Follow the Nutrition Pros’ Boards. Check out our AppforHealth boards on Pinterest, where we pin what we love on the Internet, including our love of dogs and kitchen design. And go to some of the key sources we use: CookingLight, EatingWell, and  Be sure when searching recipes on Pinterest that you put in the hashtags like #healthy, #diet, #nutrition so that you get better-for-you recipes to salivate over.

If you use Pinterest and have ideas of great Pinboards to follow that focus on healthier eats and drinks, leave a comment and let us know.

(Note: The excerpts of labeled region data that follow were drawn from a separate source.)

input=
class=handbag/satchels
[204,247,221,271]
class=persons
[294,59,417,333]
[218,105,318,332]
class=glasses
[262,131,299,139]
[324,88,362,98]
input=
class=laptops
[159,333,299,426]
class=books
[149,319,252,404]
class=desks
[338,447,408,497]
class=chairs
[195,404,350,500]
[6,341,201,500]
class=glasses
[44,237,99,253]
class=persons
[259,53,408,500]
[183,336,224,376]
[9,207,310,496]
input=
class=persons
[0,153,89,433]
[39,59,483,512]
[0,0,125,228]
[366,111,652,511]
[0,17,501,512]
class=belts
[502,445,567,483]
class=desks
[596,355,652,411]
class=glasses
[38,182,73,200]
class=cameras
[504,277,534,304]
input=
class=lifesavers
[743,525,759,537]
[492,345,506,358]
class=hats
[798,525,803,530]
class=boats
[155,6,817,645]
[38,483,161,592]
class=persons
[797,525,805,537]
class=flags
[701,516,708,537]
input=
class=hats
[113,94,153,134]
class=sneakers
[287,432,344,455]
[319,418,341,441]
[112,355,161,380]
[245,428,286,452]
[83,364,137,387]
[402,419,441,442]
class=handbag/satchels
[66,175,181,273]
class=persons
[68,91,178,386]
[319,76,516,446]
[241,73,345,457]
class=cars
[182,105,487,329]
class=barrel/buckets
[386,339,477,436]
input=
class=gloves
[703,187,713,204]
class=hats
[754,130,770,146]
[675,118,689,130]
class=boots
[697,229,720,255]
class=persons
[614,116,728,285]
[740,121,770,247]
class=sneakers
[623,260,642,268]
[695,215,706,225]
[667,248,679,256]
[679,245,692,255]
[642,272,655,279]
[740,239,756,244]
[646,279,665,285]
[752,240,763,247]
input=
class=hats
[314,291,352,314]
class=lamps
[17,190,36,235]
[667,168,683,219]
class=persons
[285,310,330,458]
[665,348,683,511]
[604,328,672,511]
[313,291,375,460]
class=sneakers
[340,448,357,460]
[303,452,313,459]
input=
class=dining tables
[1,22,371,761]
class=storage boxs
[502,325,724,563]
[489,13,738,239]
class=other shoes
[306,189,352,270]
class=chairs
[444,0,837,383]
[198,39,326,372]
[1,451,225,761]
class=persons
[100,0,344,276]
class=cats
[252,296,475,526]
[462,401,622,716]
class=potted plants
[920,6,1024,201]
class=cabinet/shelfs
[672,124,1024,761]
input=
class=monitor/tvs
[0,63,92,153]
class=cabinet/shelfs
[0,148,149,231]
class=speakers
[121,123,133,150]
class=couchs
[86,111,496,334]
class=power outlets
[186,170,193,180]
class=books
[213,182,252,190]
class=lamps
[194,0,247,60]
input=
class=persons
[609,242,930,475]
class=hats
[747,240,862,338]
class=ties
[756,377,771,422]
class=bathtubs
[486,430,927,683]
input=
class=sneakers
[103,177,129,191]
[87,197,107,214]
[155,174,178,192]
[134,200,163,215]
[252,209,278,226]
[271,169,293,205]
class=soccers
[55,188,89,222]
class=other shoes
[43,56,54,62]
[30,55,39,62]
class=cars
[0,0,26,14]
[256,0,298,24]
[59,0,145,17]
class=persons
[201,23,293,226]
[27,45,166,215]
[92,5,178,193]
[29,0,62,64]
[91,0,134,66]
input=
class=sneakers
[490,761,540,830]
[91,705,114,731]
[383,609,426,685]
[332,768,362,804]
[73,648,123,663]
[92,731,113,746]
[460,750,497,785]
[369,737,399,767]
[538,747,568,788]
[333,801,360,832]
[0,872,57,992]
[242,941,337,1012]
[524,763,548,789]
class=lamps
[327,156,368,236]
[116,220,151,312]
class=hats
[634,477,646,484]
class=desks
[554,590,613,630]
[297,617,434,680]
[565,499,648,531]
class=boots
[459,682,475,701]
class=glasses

–Julie Upton, MS, RD, CSSD



  1. Nancy S. says

    I needed this post….Thank you! I see so many recipes that look amazing on Pinterest, but I certainly don’t need to live with myself after trying them all. You gave me some good search criteria and boards to investigate.

  2. says

    Great post! And it’s something I’ve been thinking about a lot. I’m actually trying to do a study that validates this fact…I suspect that the trending pins, the most “likes” and repins are sugary, fattening foods. Most of the food photo galleries, like Food Gawker and TasteSpotting, also seem to celebrate “food porn.” That’s one of the reasons that Regan Jones and I wanted to start Healthy Aperture — the first food photo gallery created and curated by registered dietitians. The site focuses on healthy foods, and we also have a Pinterest page. So I hope you’ll add that to your list of key sources on Pinterest. I totally agree with you. But I think Pinterest can be used to showcase delicious good for you foods, and lots of dietitians are helping to keep it more balanced on Pinterest. I also have a board with some great healthy eats and drinks.

  3. Suzanne says

    I quit using Pinterest, and that is one of the main reasons. Food worship has gotten out of control.

  4. says

    Will you please remove our photo of the Oreo Layer Dessert from this post. I totally agree with your article. With that being said, I think common sense in making desserts versus pinning should be left to the pinner. Thank you for your understanding.

  5. Joslyn K. says

    From a chef’s perspective (yes I’m a real chef with my degree in culinary arts) I think pinterest is great for inspiring individuals to cook and create beautiful food. It’s not the site that’s making people fat, it’s peoples lack of self control and poor diet choices that are making them fat. For you to blame social media and the people pinning is shameful. As human beings with minds of our own I think it’s about time for us to start taking some accountability for our own actions. If you make an oreo cake for… say, someones birthday, it wont make you fat. Sitting there and eating several pieces of oreo cake over the course of a few days will. Don’t forget, you cant have a successful diet without rewarding yourself at least once in a while. There are thousands of healthy food pins on pinterest as well as “unhealthy” ones.